Metric UF Defense Rank UCF Offense Rank
Metric UF Defense Rank UCF Offense Rank
Available Yards 42.20% 29 43.30% 91
Third Downs 35.63% 35 38.61% 77
EPA/Play -0.014 31 0.059 62
Success Rate 41% 53 42% 67
Points Per Drive 1.84 27 2.34 59
Yards Per Play 5.5 48 5.87 64
Explosive Plays (20+) 52 60 65 38

It may shock you to read, but the Florida defense is statistically the best unit in the game. The UCF defense is a close second. Both defenses have done pretty well in most of the above metrics. However, each unit does have its flaws: Florida is about average in terms of allowing explosive plays, while UCF is below average on third downs.

The worst unit in the game, statistically, is the UCF offense. The Knights have struggled to replace Dillon Gabriel at quarterback, especially when it comes to moving the ball consistently, but have still been able to create a good number of explosive plays.

Florida’s offense was in the top 25 for the first half of the season and has seemingly fallen off a cliff in the second half. The Gators went from a team that could seemingly rush the ball at will to a team that struggled to run the ball against a bad Missouri defense. In Florida’s first six games of the season, they rushed 246 times for 1,642 yards, or 6.67 yards per carry; in the final six games of the season, the Gators ran the ball 219 times for 866 yards, or 3.95 yards per carry.

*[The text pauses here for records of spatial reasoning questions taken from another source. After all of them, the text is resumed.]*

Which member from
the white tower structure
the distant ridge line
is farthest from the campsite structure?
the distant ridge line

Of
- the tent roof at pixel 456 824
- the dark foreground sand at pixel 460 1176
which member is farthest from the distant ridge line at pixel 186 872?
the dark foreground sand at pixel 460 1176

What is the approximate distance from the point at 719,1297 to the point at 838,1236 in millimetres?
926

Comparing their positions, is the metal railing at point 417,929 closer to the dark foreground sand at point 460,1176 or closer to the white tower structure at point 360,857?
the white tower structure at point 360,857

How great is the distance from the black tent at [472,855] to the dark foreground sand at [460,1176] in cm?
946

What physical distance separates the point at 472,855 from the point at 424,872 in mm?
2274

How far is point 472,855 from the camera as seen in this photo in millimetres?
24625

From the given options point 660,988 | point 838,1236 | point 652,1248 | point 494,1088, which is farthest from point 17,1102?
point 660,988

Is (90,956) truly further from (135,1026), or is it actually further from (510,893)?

Did teams figure out the Gators or did injuries up front slow them down? Which Florida offense shows up in Tampa?

In the games they have lost, UCF has really struggled to stop the run. In their eight wins, the Knights have only allowed 93.63 yards per game. In their four losses, UCF allowed 279 yards per game. Some of that disparity could be a function of game state — teams that are winning are more likely to run the ball to run out the clock, padding rushing totals along the way — but that difference is still worth noting. If the Florida offense from the first half of the season can show up in the trenches, then Florida has a great shot to win this game. If the second half of the season Florida run game shows up, it could be a long night in Tampa.

What you believe on these fronts should probably govern your betting, should you be so inclined to do some. Florida is a 6.5-point favorite at DraftKings, and UCF’s losses to Cincinnati and SMU — teams that were able to run all over the Knights — were not close. But since Florida’s struggles to run the ball began, its only win by more than a touchdown came over Samford.


I took a closer look at UCF on both sides of the ball in the video below. The offense is not too far outside the norm schematically for Gus Malzahn. You still see some of the same concepts he’s been running for a long time.

Defensively, UCF shows a lot of aggression and uses some nice concepts to get pressure on the quarterback. I looked at their most recent game, a 17-13 win over USF, and their game against their best opponent this season, Cincinnati. The Bearcats beat the Knights 56-21 on their way to the College Football Playoff.

Florida would, obviously, gladly take a performance like that. But can the Gators generate one?